Rabu 11 Dec 2019 22:20 WIB

Khawatir Terpapar Radikalisme, Swedia Tutup Sekolah Islam

Swedia tutup sekolah Islam lantaran adanya eks kombatan ISIS.

Rep: Zainur Mahsir Ramadhan/ Rossi Handayani / Red: Nashih Nashrullah
Bendera Swedia
Foto: wikipedia
Bendera Swedia

REPUBLIKA.CO.ID, JAKARTA – Penunjukkan seorang guru yang diduga baru kembali dari kombatan ISIS, menyebabkan salah satu sekolah Islam terkemuka di Swedia, Vetenskapsskolan ditutup. Hal tersebut dikarenakan ada kekhawatiran siswa untuk terpapar radikalisme.  

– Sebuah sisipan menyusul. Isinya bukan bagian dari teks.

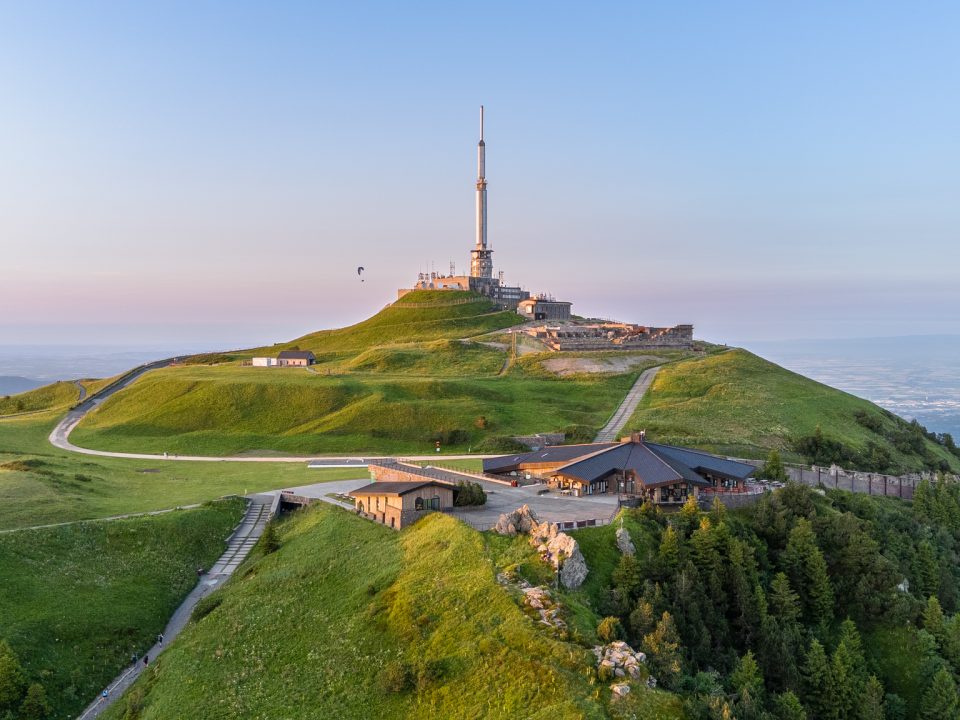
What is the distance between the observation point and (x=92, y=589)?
128 feet

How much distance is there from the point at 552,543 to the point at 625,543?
390 cm

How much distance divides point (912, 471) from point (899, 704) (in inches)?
1926

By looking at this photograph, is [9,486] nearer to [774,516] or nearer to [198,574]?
[198,574]

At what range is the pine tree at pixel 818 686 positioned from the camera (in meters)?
30.6

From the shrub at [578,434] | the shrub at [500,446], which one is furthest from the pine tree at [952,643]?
the shrub at [500,446]

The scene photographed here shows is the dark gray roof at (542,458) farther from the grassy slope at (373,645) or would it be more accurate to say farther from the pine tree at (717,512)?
the grassy slope at (373,645)

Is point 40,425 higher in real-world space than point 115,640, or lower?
higher

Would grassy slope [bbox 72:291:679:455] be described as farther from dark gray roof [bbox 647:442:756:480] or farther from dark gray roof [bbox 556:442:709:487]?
dark gray roof [bbox 647:442:756:480]

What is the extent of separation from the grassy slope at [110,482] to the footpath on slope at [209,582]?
18.7ft

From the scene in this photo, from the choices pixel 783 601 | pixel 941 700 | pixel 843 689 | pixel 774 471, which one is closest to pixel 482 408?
pixel 774 471

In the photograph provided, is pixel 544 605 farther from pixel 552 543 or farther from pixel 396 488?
pixel 396 488

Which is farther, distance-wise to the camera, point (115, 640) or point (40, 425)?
point (40, 425)

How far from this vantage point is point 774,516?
40250 mm

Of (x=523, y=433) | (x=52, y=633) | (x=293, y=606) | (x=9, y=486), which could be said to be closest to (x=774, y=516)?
(x=293, y=606)
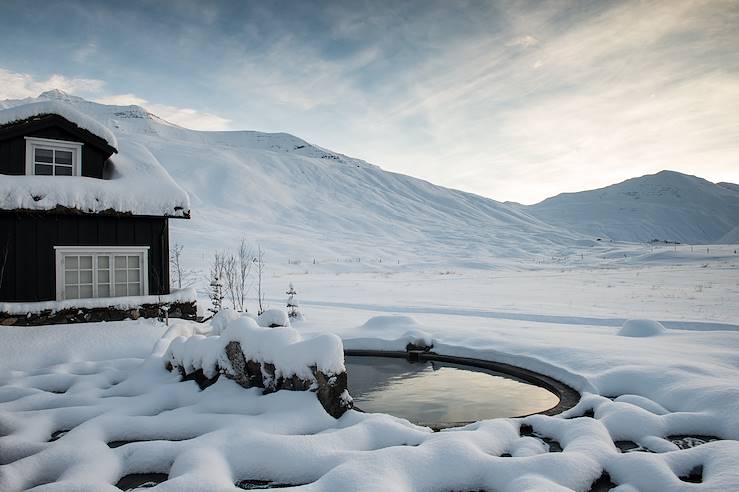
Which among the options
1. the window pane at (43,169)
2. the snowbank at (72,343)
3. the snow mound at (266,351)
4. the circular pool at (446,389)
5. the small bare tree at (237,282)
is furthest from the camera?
the small bare tree at (237,282)

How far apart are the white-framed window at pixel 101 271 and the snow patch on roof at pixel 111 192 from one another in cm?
118

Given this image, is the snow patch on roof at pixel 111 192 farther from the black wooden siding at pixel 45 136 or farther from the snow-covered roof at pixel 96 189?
the black wooden siding at pixel 45 136

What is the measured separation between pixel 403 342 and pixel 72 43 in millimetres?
13176

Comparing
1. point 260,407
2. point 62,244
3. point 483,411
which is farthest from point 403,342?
point 62,244

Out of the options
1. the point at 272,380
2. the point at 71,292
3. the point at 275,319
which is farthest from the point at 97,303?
the point at 272,380

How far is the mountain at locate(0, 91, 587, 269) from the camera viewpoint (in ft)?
186

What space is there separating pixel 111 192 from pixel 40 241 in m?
2.04

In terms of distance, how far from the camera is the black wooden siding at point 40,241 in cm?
1108

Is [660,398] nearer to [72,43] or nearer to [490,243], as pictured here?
[72,43]

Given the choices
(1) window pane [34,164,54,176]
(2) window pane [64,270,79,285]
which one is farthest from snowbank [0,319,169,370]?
(1) window pane [34,164,54,176]

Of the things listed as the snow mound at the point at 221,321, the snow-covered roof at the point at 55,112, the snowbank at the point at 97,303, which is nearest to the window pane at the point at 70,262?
the snowbank at the point at 97,303

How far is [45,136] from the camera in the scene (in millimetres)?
12109

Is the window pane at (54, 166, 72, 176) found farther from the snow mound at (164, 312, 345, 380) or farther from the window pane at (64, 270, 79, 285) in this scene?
the snow mound at (164, 312, 345, 380)

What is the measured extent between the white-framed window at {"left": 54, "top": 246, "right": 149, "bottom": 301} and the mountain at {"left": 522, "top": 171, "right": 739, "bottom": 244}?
473ft
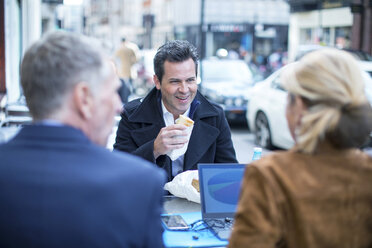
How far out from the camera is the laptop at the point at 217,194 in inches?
107

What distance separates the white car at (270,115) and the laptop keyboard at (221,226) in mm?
6104

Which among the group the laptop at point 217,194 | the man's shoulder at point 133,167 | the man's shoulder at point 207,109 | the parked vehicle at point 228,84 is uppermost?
the man's shoulder at point 133,167

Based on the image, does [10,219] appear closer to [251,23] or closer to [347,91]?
[347,91]

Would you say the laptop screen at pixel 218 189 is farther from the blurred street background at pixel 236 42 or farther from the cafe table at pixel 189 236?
the blurred street background at pixel 236 42

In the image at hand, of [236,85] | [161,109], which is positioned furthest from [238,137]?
[161,109]

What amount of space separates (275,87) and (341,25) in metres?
15.3

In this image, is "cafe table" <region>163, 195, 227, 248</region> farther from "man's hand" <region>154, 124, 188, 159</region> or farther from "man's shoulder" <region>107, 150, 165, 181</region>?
"man's shoulder" <region>107, 150, 165, 181</region>

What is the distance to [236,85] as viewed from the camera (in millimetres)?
12891

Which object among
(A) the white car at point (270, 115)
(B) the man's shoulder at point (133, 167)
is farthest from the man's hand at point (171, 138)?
(A) the white car at point (270, 115)

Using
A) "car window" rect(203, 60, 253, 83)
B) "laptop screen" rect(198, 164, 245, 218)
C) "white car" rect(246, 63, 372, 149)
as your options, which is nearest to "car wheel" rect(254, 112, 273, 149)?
"white car" rect(246, 63, 372, 149)

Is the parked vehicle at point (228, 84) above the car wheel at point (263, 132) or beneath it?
above

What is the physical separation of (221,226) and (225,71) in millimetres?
11228

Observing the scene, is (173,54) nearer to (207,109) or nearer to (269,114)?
(207,109)

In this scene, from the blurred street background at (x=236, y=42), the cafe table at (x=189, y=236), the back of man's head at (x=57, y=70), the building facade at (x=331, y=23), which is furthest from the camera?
the building facade at (x=331, y=23)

"Bagi kami, keselamatan anak-anak kota menjadi prioritas, sebelum teroris berjejaring dan sejahtera," kata pengacara inspektorat sekolah, Johan Kylenfelt seperti dilansir thenational, Rabu (11/12). 

Baca Juga

Lebih jauh, mantan kepala sekolah Vetenskapsskolan di Gothemburg itu, juga diduga terlibat dalam kasus ISIS tersebut. Di mana, dia diketahui telah menyetorkan dana ratusan ribu dolar ke rekening bank di luar negeri.  

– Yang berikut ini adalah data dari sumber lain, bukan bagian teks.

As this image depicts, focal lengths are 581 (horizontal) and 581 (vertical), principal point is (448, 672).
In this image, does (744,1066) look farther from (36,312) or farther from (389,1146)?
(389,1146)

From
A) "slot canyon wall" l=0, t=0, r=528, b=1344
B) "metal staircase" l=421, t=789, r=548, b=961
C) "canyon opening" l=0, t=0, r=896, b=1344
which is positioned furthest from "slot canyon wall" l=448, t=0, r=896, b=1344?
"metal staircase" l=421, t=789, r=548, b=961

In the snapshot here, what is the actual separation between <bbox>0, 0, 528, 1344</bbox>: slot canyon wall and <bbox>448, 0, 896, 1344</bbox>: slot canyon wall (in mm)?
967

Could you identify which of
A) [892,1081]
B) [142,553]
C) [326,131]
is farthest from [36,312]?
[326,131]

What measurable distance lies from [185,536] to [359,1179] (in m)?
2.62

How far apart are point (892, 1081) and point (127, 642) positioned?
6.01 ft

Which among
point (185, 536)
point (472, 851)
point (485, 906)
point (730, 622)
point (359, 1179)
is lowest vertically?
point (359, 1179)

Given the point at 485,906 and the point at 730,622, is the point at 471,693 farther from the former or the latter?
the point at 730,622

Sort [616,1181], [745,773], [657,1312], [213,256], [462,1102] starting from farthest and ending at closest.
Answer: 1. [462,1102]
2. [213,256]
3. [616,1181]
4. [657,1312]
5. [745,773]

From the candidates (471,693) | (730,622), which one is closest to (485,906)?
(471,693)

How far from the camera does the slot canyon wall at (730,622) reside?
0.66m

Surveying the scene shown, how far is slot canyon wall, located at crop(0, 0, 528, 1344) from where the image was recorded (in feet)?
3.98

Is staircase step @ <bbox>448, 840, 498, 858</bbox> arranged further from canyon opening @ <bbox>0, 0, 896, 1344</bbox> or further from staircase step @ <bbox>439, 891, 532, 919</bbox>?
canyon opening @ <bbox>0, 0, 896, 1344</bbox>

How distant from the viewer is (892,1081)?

Terkait hal tersebut, dia kemudian ditangkap kepolisian Swedia bersama dengan empat ulama lainnya, yang dianggap mengancam keamanan. Dalam prosesnya, sekitar 450 murid di sekolah itu diperkirakan masih berpotensi menjadi sasaran radikalisasi dan rekrutmen ke lingkungan tersebut. 

Untuk menghindari penyelewengan di sekolah itu, administrasi baru telah mengakuisisi sekolah itu dan mengubah namanya menjadi Sapphire.    

Namun demikian, pihak terkait masih beranggapan bahwa masih akan ada masalah dalam prosesnya, meski sudah berganti kepengurusan. Bahkan, Inspektorat Sekolah Swedia menilai bahwa risiko serius, masih ditekankan pada siswa sekolah itu. 

"Kami telah membuat penilaian bahwa pemilik baru tidak mengambil posisi yang sepenuhnya independen dengan pemilik sebelumnya," katanya.  

Lebih lanjut, dugaan pemilik sebelumnya yang masih berperan di sana, masih dikhawatirkan menjadi ancaman negara. Hingga kini diketahui ada 11 sekolah Muslim di Swedia, yang semuanya didanai negara.   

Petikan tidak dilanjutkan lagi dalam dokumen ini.